A total of 142 backpacks, two boxes of clothing and one box of personal care products were collected during a drive coordinated by a then Howard University senior to help needy students in three countries.
LiLi Stephens-Henry, an acting major, used her final semester to launch the project in April on the Howard University campus in Washington, D.C., to collect backpacks and donate them to students in the inner-cities of Washington, D.C., Kingston, Jamaica, and Haiti.
She persuaded Broward College and Florida International University to promote the project through kiosks, posters and e-mail inviting students and staff to donate used and new backpacks.
She also got a corporate partner in FedEx which agreed to ship the backpacks nationally. Home Depot donated boxes to use for the backpacks. Grace Foods International Ltd. underwrote the cost of T-shirts and posters and Dennis Shipping Company in New York shipped the backpacks to Jamaica.
From Jamaica, the boxes designated for Haiti will be shipped to the Ecole Bon Samaritan orphanage.
Stephens-Henry, a New York native of Jamaican and British parents, created LiLi’s Backpack Project after noticing that at the end of each college academic year, students who live on-campus throw out used clothing, footwear and other items because they do not want the hassle or the costs of shipping them home.
“While on an internship in Jamaica two years ago, I noticed that the price of backpacks was very expensive. At the end of each academic year, students at Howard University throw out so many items that I thought it would be a good idea to launch a project that would allow students and staff to donate their used backpacks to other students who couldn’t afford one,” Stephens-Henry said.
Her acting classes at Howard were hectic and the best time she could commit to the project was during her last semester at college. She graduated in May with a Bachelor of Fine Arts degree in Acting.
The project began with a goal of collecting 500 backpacks between April 1 and May 15, with the slogan, “Give Back. Donate a Backpack!”
The Howard University Caribbean Students Association has adopted the project. HUCSA, most known as CSA, is one of the largest and most diverse student social organizations on the Howard University campus. CSA is actively involved in student activities promoting cultural awareness and supporting its local community through specially planned events. Members are Caribbean students or students of Caribbean descent. CSA organizations can be found on many other college campuses throughout the United States.
Of the backpacks collected, 24 came from Broward College North and Central campuses, while nine came from the FIU Broward Pines campus. Stephens-Henry is planning to deliver those backpacks herself to Denbigh High School in Jamaica on Friday, July 1.
“That’s awesome,” said Paul Felarca, volunteer services coordinator at Broward College North Campus. “I’m very proud of LiLi and her team’s efforts. The leadership she has shown and the initiative it took will definitely be rewarded.”
Heather Andrews, deaf services specialist and interpreter at Broward College Central Campus, added, “I am so proud of our students for their support of this worthwhile project.”
FIU Broward Pines held its backpacks drive during “Stress Free Week” that offered sampling of products, giveaways and massages and allowed for students to drop off any backpacks.
“This is such a wonderful project.
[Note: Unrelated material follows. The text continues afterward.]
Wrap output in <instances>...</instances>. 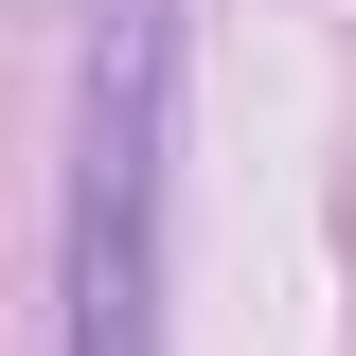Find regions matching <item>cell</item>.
I'll use <instances>...</instances> for the list:
<instances>
[{"label":"cell","instance_id":"6da1fadb","mask_svg":"<svg viewBox=\"0 0 356 356\" xmlns=\"http://www.w3.org/2000/svg\"><path fill=\"white\" fill-rule=\"evenodd\" d=\"M161 107H178V0H107L72 178V356H161Z\"/></svg>","mask_w":356,"mask_h":356}]
</instances>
Everyone we worked with from LiLi’s Backpack Project and Grace Foods were so courteous and professional,” said Diana Arcentales, student life coordinator at FIU Broward Pines.
Some students found it hard to part with their backpacks and, instead, wanted to donate $5 to the project.
“One of our MBA students suggested that LiLi should also allow students to make monetary donations towards her charity. Then she can research a company that makes backpacks to see if they will sell them to the project at the manufacturer’s sale retail price,” Arcentales said.
Stephens-Henry said she is planning to expand the project to include collection of cash donations, books and school supplies.
The Ecole Bon Samaritan orphanage, one of the beneficiaries of the project, is located in Archaie, Haiti. It houses 19 residents aged 3 to 21 and, during the day, it is a school for 100 students. Several Howard University students visited the orphanage during this year’s alternative Spring Break.
“The principal at the orphanage says that the students are in need of personal care products, so we made some purchases of sanitary napkins, toothbrushes, toothpaste, deodorant, soap and underwear and included them in the shipment,” said Nykeeba Brown, a member of the Haitian Students Association who was among the backpacks project participants.
Stephens-Henry said while in Jamaica, she will meet with potential donors of personal care products, such as T. Geddes Grant and Kirk Distributors to add to the shipment that will go to Haiti.